## Exercise text
*** Block opens ***
Oklahoma regulators are collecting public opinion on recent revisions to state cannabis law, including a two-year freeze on new company licenses, until mid-December, ahead of prospective adult-use marijuana legalization in 2023.
In the fall, new legislation and emergency rulemaking adjusted the laws governing Oklahoma’s flourishing medical marijuana industry, considered one of the most business-friendly marketplaces in the country.
Among the adjustments were the following:
- Commercial marijuana production is prohibited within 1,000 feet of a school.
- Exit bags and visible packaging are required.
- A two-year moratorium on new company licenses went into force on August 26.
To Legalize Or Not To Legalize
Tulsa World stated that members of the public affected by the new restrictions, including company owners, have until 5 p.m. December 15 to supply regulators with “specific information” on changes in revenue, financial outlook, and other effects. Public input will be received in person, by mail, and online. The remarks will be examined by state legislators and the governor during the next legislative session, according to the publication.
Oklahoma had 7,348 licensed producers, 1,433 processors, and 2,286 dispensaries as of July. The fight over state rules comes just before voters decide to legalize adult usage in March.
According to The Oklahoman, Gov. Kevin Stitt and the Oklahoma Southern Baptists, the state’s most prominent religious organization, have already expressed their opposition to State Question 820. Oklahoma voters will vote on the issue on March 7.
As Oklahoman residents gear up for the public forum, it’s important to note the absurdity of the state only now deciding to limit the number of new licenses being issued. Officials were happy to line their pockets with millions in license fees from marijuana businesses to set up in a wild west style medical market. Yet, they seem to scramble to thin the herd and limit marijuana sales.
According to recently revealed numbers, Oklahoma officials awarded more than 7,300 company licenses in the first year of the state’s high-flying medical cannabis program, including roughly 4,300 producer licences. In addition, the state is accepting applications for a new stand-alone license category: transporter. Previously, licensed cultivators, processors, or dispensaries could only obtain transporter permits. While these numbers sound promising, realistically, only around 50% of these businesses will survive once stricter regulations and more competition comes into play.
*** Block closes ***
## Required tasks
(1) According to the Oklahoma cannabis article, on what date did the two-year moratorium on new company licenses go into force?
(2) The Oklahoma cannabis article expects only around 50% of the licensed businesses to survive. What reason does it give for that expectation?
The entries that follow have no connection to the Oklahoma cannabis article.

## Records provided
*** Block opens ***
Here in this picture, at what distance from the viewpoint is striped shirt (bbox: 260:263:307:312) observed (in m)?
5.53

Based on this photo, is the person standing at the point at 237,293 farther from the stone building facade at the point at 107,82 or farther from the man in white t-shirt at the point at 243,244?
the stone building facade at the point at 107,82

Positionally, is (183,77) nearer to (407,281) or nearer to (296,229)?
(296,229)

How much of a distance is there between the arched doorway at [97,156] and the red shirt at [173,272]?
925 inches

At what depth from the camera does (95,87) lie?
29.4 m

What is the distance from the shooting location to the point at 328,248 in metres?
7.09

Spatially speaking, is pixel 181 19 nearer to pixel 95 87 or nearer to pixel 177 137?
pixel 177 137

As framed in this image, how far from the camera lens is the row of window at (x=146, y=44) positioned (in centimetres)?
*** Block closes ***
## Results
(1) It went into force on August 26.

(2) Stricter regulations and more competition are expected to come into play. Once they do, the article expects only about half of the businesses to survive, even though the license numbers sound promising.